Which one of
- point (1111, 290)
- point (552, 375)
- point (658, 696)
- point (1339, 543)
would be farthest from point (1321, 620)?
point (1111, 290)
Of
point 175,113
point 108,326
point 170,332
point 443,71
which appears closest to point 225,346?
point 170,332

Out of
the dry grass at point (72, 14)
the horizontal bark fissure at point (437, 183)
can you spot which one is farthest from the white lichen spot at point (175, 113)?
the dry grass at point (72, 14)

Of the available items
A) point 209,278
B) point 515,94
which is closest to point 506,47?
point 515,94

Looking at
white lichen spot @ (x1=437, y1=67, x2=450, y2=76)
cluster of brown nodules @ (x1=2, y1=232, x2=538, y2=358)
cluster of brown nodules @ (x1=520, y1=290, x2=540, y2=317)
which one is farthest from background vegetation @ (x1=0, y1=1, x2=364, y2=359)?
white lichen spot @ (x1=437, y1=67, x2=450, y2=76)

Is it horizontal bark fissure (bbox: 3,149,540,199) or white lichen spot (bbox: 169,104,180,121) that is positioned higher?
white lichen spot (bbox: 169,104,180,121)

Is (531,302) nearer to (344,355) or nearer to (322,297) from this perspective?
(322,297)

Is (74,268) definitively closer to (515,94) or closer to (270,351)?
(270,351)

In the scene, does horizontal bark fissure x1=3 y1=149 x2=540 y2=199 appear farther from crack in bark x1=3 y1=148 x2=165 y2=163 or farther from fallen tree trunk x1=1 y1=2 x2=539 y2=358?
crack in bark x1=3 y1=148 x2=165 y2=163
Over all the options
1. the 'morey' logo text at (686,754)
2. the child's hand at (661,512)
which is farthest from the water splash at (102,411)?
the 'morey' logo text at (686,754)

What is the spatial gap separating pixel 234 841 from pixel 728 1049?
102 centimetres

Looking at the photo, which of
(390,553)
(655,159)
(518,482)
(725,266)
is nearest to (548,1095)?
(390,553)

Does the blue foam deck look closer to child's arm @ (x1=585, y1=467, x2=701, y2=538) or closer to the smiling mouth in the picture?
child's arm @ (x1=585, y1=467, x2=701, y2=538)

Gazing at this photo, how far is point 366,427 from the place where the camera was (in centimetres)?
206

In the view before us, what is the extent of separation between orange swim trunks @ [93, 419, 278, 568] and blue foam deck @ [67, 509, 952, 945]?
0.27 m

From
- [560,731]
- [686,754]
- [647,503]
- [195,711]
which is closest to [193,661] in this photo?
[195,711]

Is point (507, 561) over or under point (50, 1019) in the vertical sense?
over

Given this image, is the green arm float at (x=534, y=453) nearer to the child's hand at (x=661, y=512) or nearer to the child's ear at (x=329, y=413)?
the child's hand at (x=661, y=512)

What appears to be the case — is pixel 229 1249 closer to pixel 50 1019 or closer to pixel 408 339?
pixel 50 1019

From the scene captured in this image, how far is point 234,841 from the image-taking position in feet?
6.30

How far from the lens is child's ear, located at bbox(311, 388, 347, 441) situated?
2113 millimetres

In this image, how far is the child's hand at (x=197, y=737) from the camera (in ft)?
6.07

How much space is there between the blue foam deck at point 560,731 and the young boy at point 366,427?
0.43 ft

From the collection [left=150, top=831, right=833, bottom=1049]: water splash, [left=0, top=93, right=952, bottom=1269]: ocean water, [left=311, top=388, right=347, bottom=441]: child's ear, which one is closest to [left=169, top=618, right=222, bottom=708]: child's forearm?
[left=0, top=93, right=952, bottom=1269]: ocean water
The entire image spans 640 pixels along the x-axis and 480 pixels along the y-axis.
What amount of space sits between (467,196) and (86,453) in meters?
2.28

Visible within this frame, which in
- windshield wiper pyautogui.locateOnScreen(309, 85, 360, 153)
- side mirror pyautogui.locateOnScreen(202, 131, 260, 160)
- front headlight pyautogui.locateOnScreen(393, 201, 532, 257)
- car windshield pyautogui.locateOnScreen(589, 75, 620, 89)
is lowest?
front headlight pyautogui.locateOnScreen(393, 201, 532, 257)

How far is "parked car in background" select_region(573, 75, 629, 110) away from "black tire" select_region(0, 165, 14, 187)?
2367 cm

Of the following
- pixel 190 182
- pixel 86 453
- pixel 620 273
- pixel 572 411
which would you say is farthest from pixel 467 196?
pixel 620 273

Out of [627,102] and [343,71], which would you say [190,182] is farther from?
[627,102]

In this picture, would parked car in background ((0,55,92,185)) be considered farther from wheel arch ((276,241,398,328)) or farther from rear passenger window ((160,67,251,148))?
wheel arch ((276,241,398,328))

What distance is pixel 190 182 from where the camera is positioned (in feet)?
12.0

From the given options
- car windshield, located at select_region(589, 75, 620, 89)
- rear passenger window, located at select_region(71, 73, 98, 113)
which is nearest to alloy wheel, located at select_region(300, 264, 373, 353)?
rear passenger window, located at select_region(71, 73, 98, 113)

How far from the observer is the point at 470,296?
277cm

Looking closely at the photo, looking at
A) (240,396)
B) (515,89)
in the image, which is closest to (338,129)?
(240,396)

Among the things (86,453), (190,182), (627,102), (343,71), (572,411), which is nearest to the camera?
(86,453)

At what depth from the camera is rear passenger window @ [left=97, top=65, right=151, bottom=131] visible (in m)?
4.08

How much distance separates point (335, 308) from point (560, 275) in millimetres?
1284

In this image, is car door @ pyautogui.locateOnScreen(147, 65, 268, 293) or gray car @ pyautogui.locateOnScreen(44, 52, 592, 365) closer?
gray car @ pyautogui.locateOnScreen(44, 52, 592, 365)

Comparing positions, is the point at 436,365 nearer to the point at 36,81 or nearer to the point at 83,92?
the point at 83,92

-*-

◆ **What is being asked**
Reproduce all of the lines above without changing anything.

◆ **Finished task**
Which one of
- point (1111, 290)
- point (552, 375)
- point (658, 696)
- point (1339, 543)
would be farthest from point (1321, 620)?
point (1111, 290)
Of
point 175,113
point 108,326
point 170,332
point 443,71
which appears closest to point 225,346?
point 170,332

Out of
the dry grass at point (72, 14)
the horizontal bark fissure at point (437, 183)
can you spot which one is farthest from the white lichen spot at point (175, 113)?
the dry grass at point (72, 14)

Of the available items
A) point 209,278
B) point 515,94
which is closest to point 506,47?
point 515,94

Looking at
white lichen spot @ (x1=437, y1=67, x2=450, y2=76)
cluster of brown nodules @ (x1=2, y1=232, x2=538, y2=358)
cluster of brown nodules @ (x1=520, y1=290, x2=540, y2=317)
which one is farthest from background vegetation @ (x1=0, y1=1, x2=364, y2=359)?
white lichen spot @ (x1=437, y1=67, x2=450, y2=76)

Is it horizontal bark fissure (bbox: 3,149,540,199) or white lichen spot (bbox: 169,104,180,121) that is positioned higher?
white lichen spot (bbox: 169,104,180,121)

Is (531,302) nearer to (344,355) or nearer to (322,297) from this perspective?
(322,297)

Is (74,268) definitively closer to (515,94) or closer to (270,351)?
(270,351)

In the scene, does horizontal bark fissure x1=3 y1=149 x2=540 y2=199 appear farther from crack in bark x1=3 y1=148 x2=165 y2=163 or farther from fallen tree trunk x1=1 y1=2 x2=539 y2=358?
crack in bark x1=3 y1=148 x2=165 y2=163
Over all the options
1. the 'morey' logo text at (686,754)
2. the child's hand at (661,512)
which is farthest from the water splash at (102,411)?
the 'morey' logo text at (686,754)

What is the spatial gap separating pixel 234 841 from pixel 728 1049?
102 centimetres

Looking at the photo, which of
(390,553)
(655,159)
(518,482)
(725,266)
is nearest to (548,1095)?
(390,553)

Does the blue foam deck look closer to child's arm @ (x1=585, y1=467, x2=701, y2=538) or closer to the smiling mouth in the picture?
child's arm @ (x1=585, y1=467, x2=701, y2=538)

Gazing at this photo, how far is point 366,427 from the place where the camera was (in centimetres)?
206

In the view before us, what is the extent of separation between orange swim trunks @ [93, 419, 278, 568] and blue foam deck @ [67, 509, 952, 945]?
0.27 m

From
- [560,731]
- [686,754]
- [647,503]
- [195,711]
which is closest to [193,661] in this photo?
[195,711]

Is point (507, 561) over or under point (50, 1019) in the vertical sense?
over

Given this image, is the green arm float at (x=534, y=453) nearer to the child's hand at (x=661, y=512) or nearer to the child's ear at (x=329, y=413)?
the child's hand at (x=661, y=512)

What appears to be the case — is pixel 229 1249 closer to pixel 50 1019 or closer to pixel 408 339?
pixel 50 1019

From the scene captured in this image, how far is point 234,841 from the image-taking position in feet?
6.30

How far from the lens is child's ear, located at bbox(311, 388, 347, 441) situated?
2113 millimetres

In this image, how far is the child's hand at (x=197, y=737) from the camera (in ft)?
6.07

How much space is there between the blue foam deck at point 560,731 and the young boy at point 366,427?
0.43 ft

From the collection [left=150, top=831, right=833, bottom=1049]: water splash, [left=0, top=93, right=952, bottom=1269]: ocean water, [left=311, top=388, right=347, bottom=441]: child's ear, which one is closest to [left=169, top=618, right=222, bottom=708]: child's forearm?
[left=0, top=93, right=952, bottom=1269]: ocean water
The entire image spans 640 pixels along the x-axis and 480 pixels along the y-axis.
What amount of space sits between (467,196) and (86,453) in meters?
2.28

Visible within this frame, which in
- windshield wiper pyautogui.locateOnScreen(309, 85, 360, 153)
- side mirror pyautogui.locateOnScreen(202, 131, 260, 160)
- front headlight pyautogui.locateOnScreen(393, 201, 532, 257)
- car windshield pyautogui.locateOnScreen(589, 75, 620, 89)
is lowest?
front headlight pyautogui.locateOnScreen(393, 201, 532, 257)

How far is "parked car in background" select_region(573, 75, 629, 110) away from "black tire" select_region(0, 165, 14, 187)?
2367 cm

Of the following
- pixel 190 182
- pixel 86 453
- pixel 620 273
- pixel 572 411
which would you say is farthest from pixel 467 196?
pixel 620 273

Out of [627,102] and [343,71], which would you say [190,182] is farther from?
[627,102]

In this picture, would parked car in background ((0,55,92,185)) be considered farther from wheel arch ((276,241,398,328)) or farther from rear passenger window ((160,67,251,148))?
wheel arch ((276,241,398,328))

What distance is pixel 190 182 from where the camera is positioned (in feet)?
12.0

From the given options
- car windshield, located at select_region(589, 75, 620, 89)
- rear passenger window, located at select_region(71, 73, 98, 113)
which is nearest to alloy wheel, located at select_region(300, 264, 373, 353)?
rear passenger window, located at select_region(71, 73, 98, 113)

How far from the observer is the point at 470,296?
277cm

Looking closely at the photo, looking at
A) (240,396)
B) (515,89)
in the image, which is closest to (338,129)?
(240,396)

Among the things (86,453), (190,182), (627,102), (343,71), (572,411), which is nearest to the camera?
(86,453)

At what depth from the camera is rear passenger window @ [left=97, top=65, right=151, bottom=131] visible (in m)?
4.08

How much distance separates point (335, 308) from point (560, 275) in millimetres?
1284

In this image, is car door @ pyautogui.locateOnScreen(147, 65, 268, 293) or gray car @ pyautogui.locateOnScreen(44, 52, 592, 365) closer?
gray car @ pyautogui.locateOnScreen(44, 52, 592, 365)

Comparing positions, is the point at 436,365 nearer to the point at 36,81 or nearer to the point at 83,92?
the point at 83,92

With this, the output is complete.